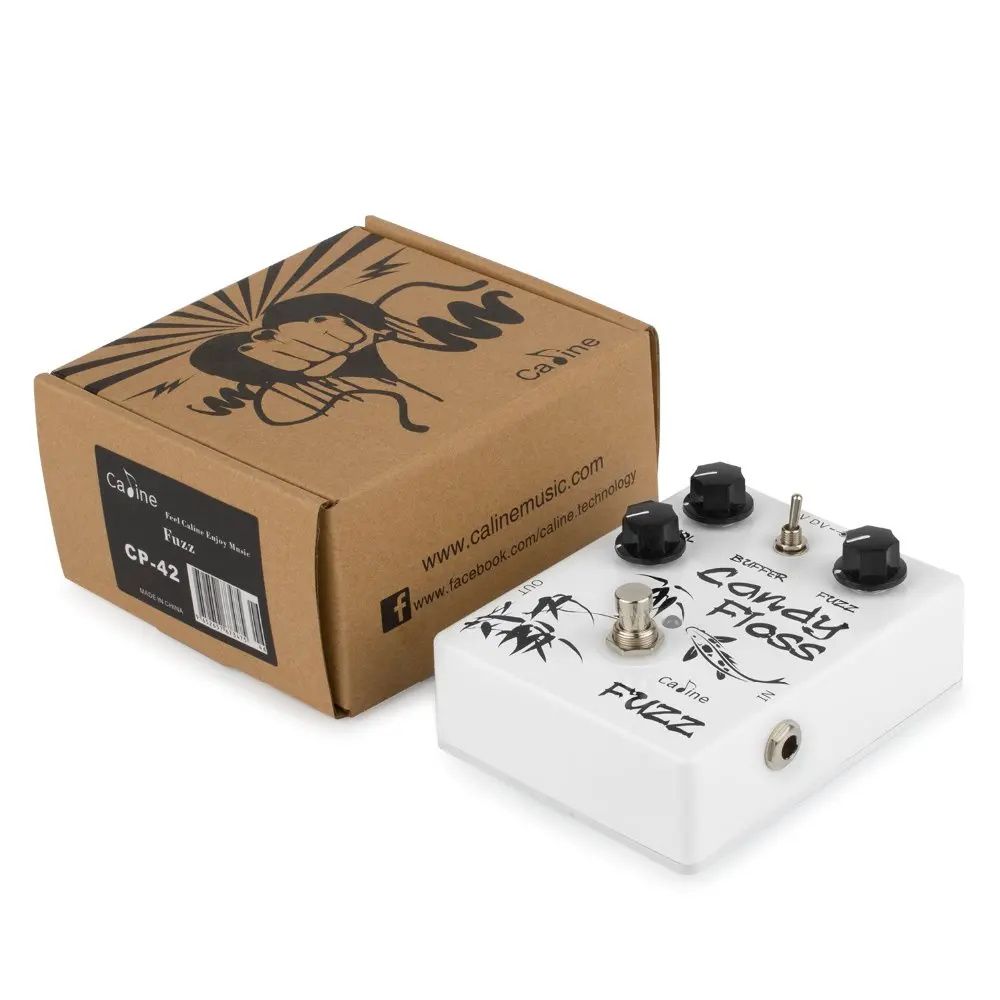 Caline Candy Floss Fuzz CP 42 педаль для гитары|guitar effect pedal|effect pedaleffect guitar pedal |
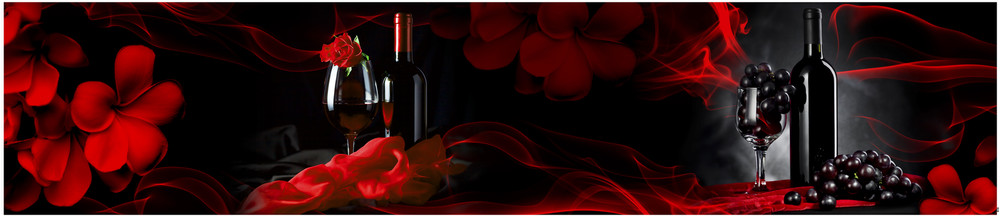 BS 121 - Вино#Орхидеи#Цветы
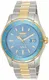 Invicta 25817 Pro Diver Herren Uhr Edelstahl Quarz blauen Zifferblat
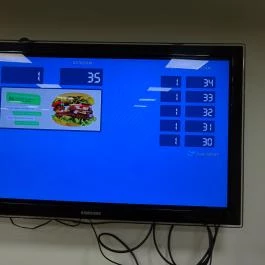 EPOCH Vegan Burger Budapest - Belső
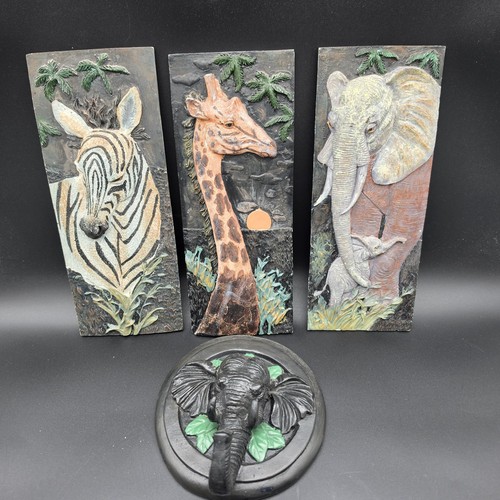 African safari animal wall - animal,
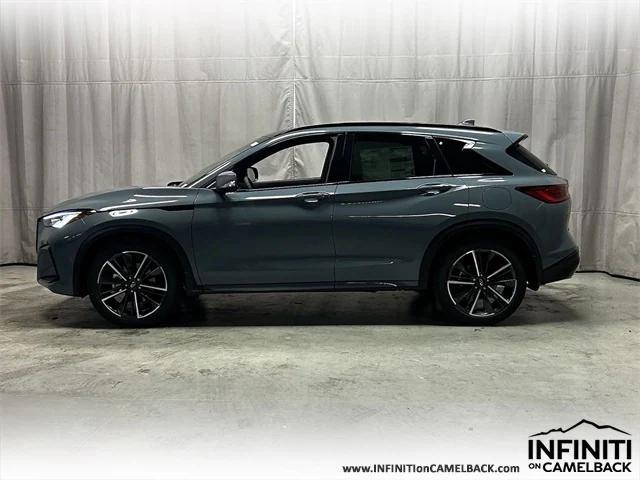 new 2025 INFINITI QX50 car, priced at $51,826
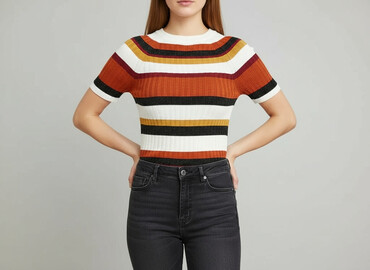 t shirty nirvana hm: Bluzka damska, rozmiar S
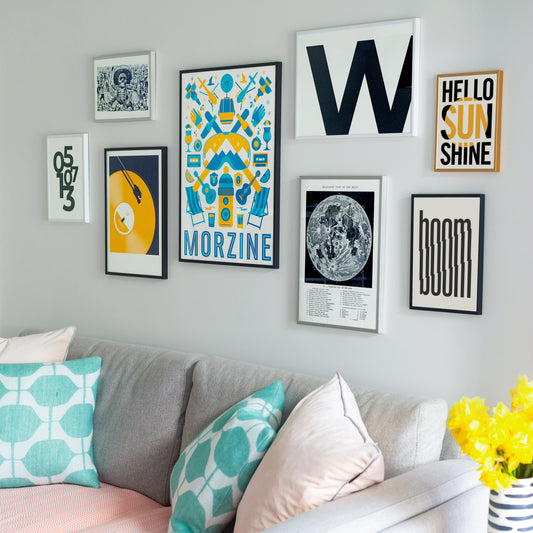 How to create the perfect gallery wall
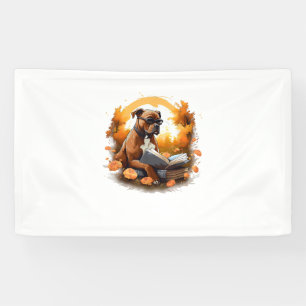 Banderoles Outdoor American Staffordshire Terrier Dog Readin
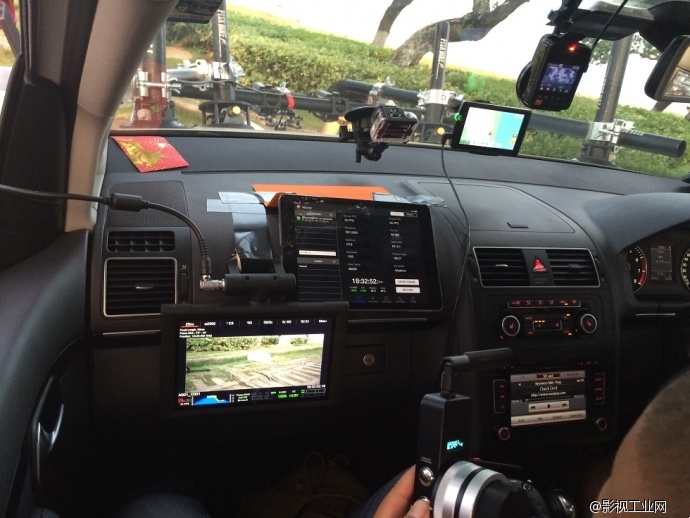 REDdragon&DJI如影测试记录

◇ ◇ ◇ ◇ ◇ ◇ ◇

PROBLEM DETAILS -
Everything from the line with "How to create the perfect gallery wall" through the end of the records is to be repeated exactly. The pictures are not.

ANSWER TO THE PROBLEM -
 How to create the perfect gallery wall
 Banderoles Outdoor American Staffordshire Terrier Dog Readin
 REDdragon&DJI如影测试记录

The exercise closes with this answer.